Mn-substitution effects on the magnetic and zero-field ferromagnetic resonance properties of ε-Fe2O3 nanoparticles

Abstract

Metal substitution is an important way to tune the magnetic properties of ferrites. In the present study, to investigate the effects of Mn substitution on the magnetic properties and millimeter wave absorption properties on ε-Fe₂O₃ for the first time, Mn-substituted epsilon iron oxides, ε-Mn_xFe_2−xO_3−x/2 (x = 0 (Mn0), 0.10 (Mn1), and 0.20 (Mn2)) were synthesized by sintering iron oxide hydroxide with manganese hydroxide in a silica matrix. Transmission electron microscopy shows particle sizes of 18.7 ± 5.8 nm (Mn0), 19.0 ± 6.2 nm (Mn1), and 19.8 ± 6.7 nm (Mn2). Energy dispersive X-ray spectroscopy confirms a uniform manganese distribution across all particles, while the powder X-ray diffraction patterns demonstrate that ε-Mn_xFe_2−xO_3−x/2 has an orthorhombic crystal structure with a space group of Pna2₁ (e.g., the lattice constants in Mn2 are a = 5.1031(4) Å, b = 8.7759(8) Å, and c = 9.4661(7) Å). As the Mn substitution ratio increases, the Curie temperature decreases from 487 K (Mn0) to 469 K (Mn2).

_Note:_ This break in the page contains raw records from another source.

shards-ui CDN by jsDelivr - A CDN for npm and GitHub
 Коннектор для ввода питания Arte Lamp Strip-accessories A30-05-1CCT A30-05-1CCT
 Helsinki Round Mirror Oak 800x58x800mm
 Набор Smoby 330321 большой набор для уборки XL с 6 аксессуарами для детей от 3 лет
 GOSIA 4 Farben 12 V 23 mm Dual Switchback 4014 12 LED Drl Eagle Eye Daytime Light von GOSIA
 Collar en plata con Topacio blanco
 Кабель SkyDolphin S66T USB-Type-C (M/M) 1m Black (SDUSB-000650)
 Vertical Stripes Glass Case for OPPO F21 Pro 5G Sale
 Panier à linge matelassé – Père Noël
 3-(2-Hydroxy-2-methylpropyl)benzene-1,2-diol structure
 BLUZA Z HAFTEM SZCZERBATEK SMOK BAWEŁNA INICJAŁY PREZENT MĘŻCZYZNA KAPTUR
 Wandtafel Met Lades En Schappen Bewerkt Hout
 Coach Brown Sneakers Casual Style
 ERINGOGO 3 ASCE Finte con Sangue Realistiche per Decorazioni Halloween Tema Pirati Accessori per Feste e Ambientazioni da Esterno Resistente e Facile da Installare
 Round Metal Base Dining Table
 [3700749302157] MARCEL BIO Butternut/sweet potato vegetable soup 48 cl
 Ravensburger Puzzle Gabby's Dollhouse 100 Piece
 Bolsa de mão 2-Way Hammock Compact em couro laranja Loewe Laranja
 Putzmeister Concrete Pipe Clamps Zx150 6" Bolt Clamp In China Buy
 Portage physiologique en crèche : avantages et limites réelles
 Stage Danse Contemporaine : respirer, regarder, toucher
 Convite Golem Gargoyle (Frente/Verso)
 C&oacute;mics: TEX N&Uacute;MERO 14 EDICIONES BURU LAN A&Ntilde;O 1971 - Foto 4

As for the magnetic properties at 300 K, the coercive field increases from 17.2 kOe (Mn0) to 18.2 kOe (Mn2), while the saturation magnetisation decreases from 17.1 emu g⁻¹ (Mn0) to 13.9 emu g⁻¹ (Mn2), with increasing substitution ratio. Terahertz time-domain spectroscopy demonstrates that the samples exhibit electromagnetic wave absorption in the millimetre-wave region, due to zero-field ferromagnetic resonance. As the Mn substitution ratio increases, the resonance frequency increases from 174 GHz (Mn0) to 182 GHz (Mn1) and 187 GHz (Mn2). Due to the substitution of Fe³⁺ with Mn²⁺, the saturation magnetisation decreases and the coercive field and the resonance frequency increase.